Some of you may know that during my career, I’ve been a full-time employee and a consultant operating her own business. Both are very fine and noble ways to make a living and, obviously, the full-time route is a bit more stable and secure. But my passion for being a change broker and making a difference is what fuels me. So that’s the road I’ve been on in this current journey.

I want very much to take the entrepreneurial route again — I loved it, it fed my desire for challenges, it provided me a way to pursue my passion and it opened my eyes to all kinds of perspectives I didn’t have before. But, as Robert Herjavec of TV’s Dragon’s Den fame will tell you, it’s not for the faint of heart. In addition to having the drive, you need to be at ease with taking risks, willing to make tough decisions, put in all kinds of time and effort when needed, and stay focused.

I recently read Herjavec’s book Driven: How to Succeed in Business and in Life. As with many self-made successful entrepreneurs, he learned some very valuable (and sometimes tough) lessons throughout his life, starting when he was a 12-year-old immigrant from Croatia, to enjoying the life he has built for himself and his family and growing more businesses.
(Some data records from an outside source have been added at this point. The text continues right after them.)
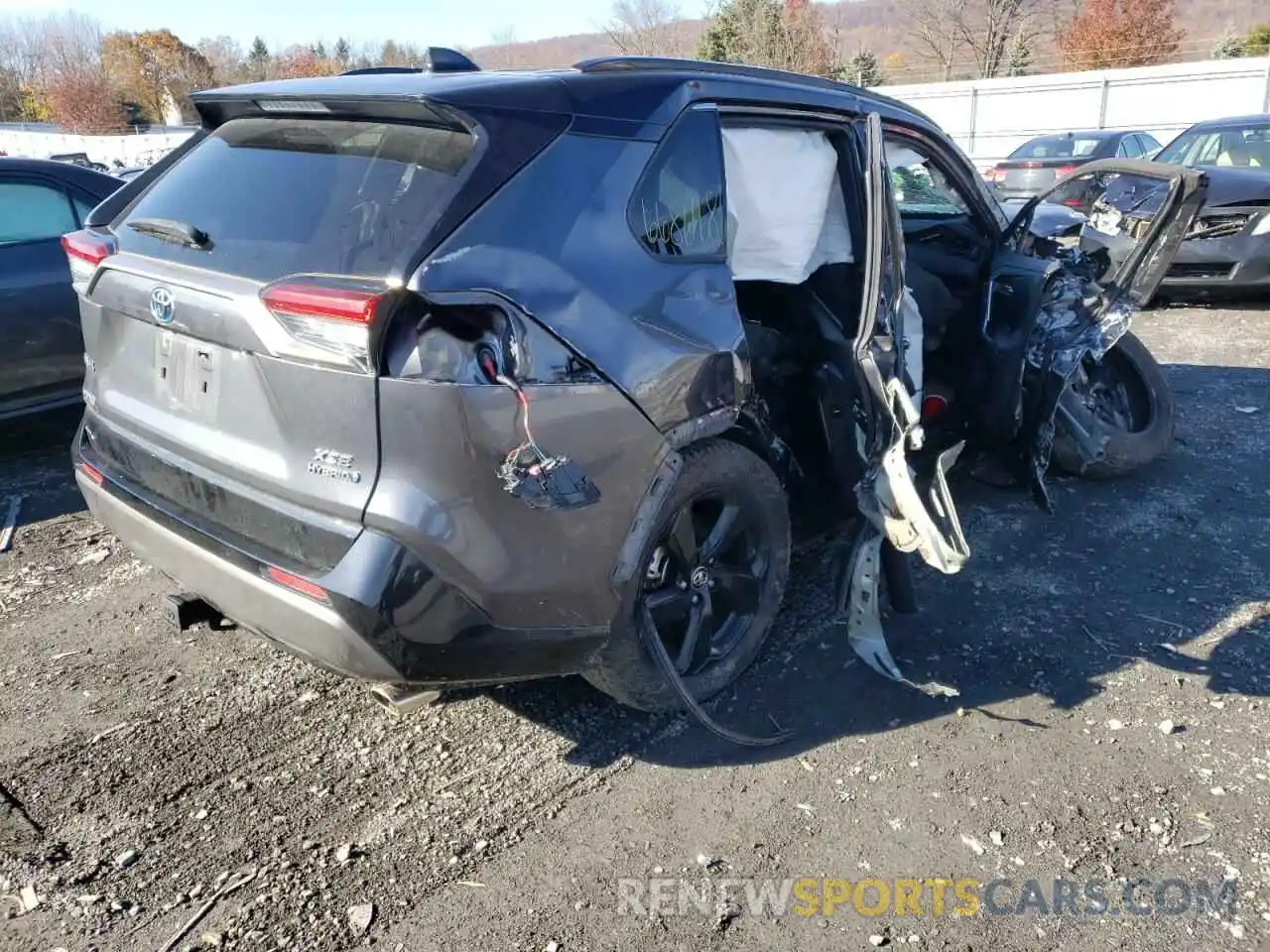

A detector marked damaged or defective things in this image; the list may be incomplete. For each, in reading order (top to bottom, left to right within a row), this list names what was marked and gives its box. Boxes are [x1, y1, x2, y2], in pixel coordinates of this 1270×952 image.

damaged gray suv [64, 50, 1204, 715]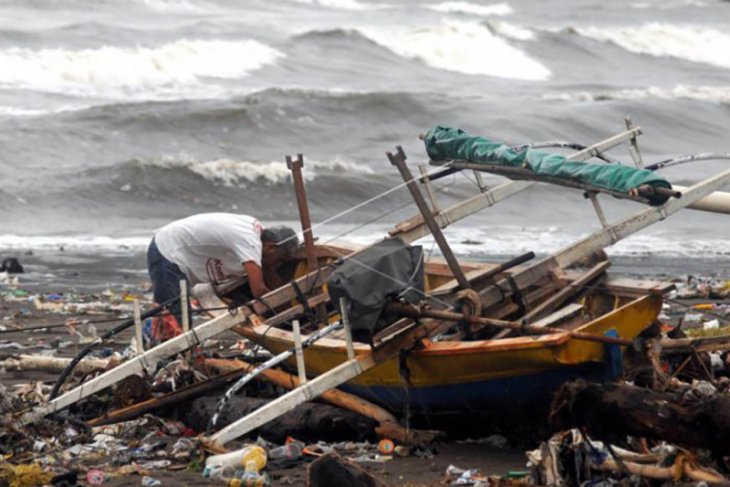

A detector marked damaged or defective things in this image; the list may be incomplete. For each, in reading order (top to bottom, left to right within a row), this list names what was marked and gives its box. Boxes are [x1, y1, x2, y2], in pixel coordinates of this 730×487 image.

damaged outrigger boat [12, 120, 730, 456]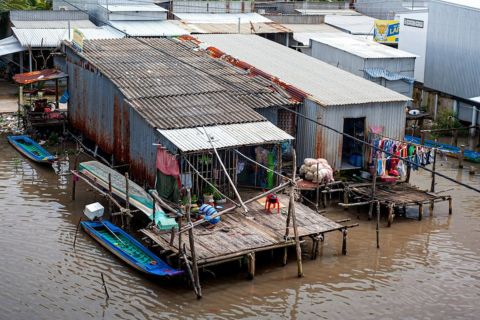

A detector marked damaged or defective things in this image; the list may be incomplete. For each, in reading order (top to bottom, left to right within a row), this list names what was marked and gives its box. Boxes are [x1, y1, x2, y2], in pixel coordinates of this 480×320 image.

rusty corrugated roof [74, 36, 292, 129]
One thing his wealth has been able to do is satisfy his craving for fast cars. Herjavec raced his Ferrari in the Formula Vee (a class of racing for young and older non-professional drivers). In his book, he draws a compelling analogy between focus in business and focus on the racetrack:

Competitive racing teaches you one thing above all, and that’s the complex power of your mind. When it comes to survival instincts, the mind proves more powerful than the body. Here’s an example: you enter a corner at two hundred kilometres an hour and the car begins to spin. Ahead of you, as the car slides along the track, is a wall. You don’t want to hit the wall for a dozen reasons, ranging from losing the race to potentially losing your life. The normal human reaction is to look at the wall; the wall is a threat to be avoided at all costs. In racing, you are taught never to look at the wall, because if you do you will surely hit it, no matter how hard you try to avoid it. That’s because during the few milliseconds it takes to absorb the message – Omigod, I’m going to hit the wall! – your hands will freeze on the steering wheel.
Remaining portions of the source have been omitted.